Problem: All lines in the listing below from the one containing "Cities were abandoned" through the last should be written out exactly, and only those.
---------------
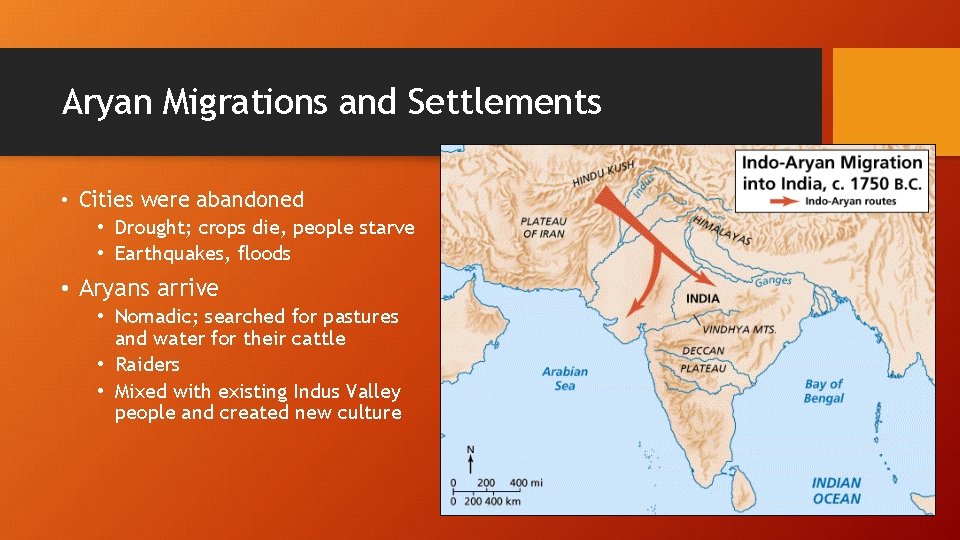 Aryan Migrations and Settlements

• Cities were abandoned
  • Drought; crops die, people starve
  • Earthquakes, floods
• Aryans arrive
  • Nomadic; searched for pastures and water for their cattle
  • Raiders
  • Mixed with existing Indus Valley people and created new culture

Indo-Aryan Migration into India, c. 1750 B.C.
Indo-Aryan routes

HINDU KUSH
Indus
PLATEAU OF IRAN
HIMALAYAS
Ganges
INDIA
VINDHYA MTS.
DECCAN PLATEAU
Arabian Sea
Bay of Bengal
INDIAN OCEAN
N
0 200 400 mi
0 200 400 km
---------------
Your response:
• Cities were abandoned
  • Drought; crops die, people starve
  • Earthquakes, floods
• Aryans arrive
  • Nomadic; searched for pastures and water for their cattle
  • Raiders
  • Mixed with existing Indus Valley people and created new culture

Indo-Aryan Migration into India, c. 1750 B.C.
Indo-Aryan routes

HINDU KUSH
Indus
PLATEAU OF IRAN
HIMALAYAS
Ganges
INDIA
VINDHYA MTS.
DECCAN PLATEAU
Arabian Sea
Bay of Bengal
INDIAN OCEAN
N
0 200 400 mi
0 200 400 km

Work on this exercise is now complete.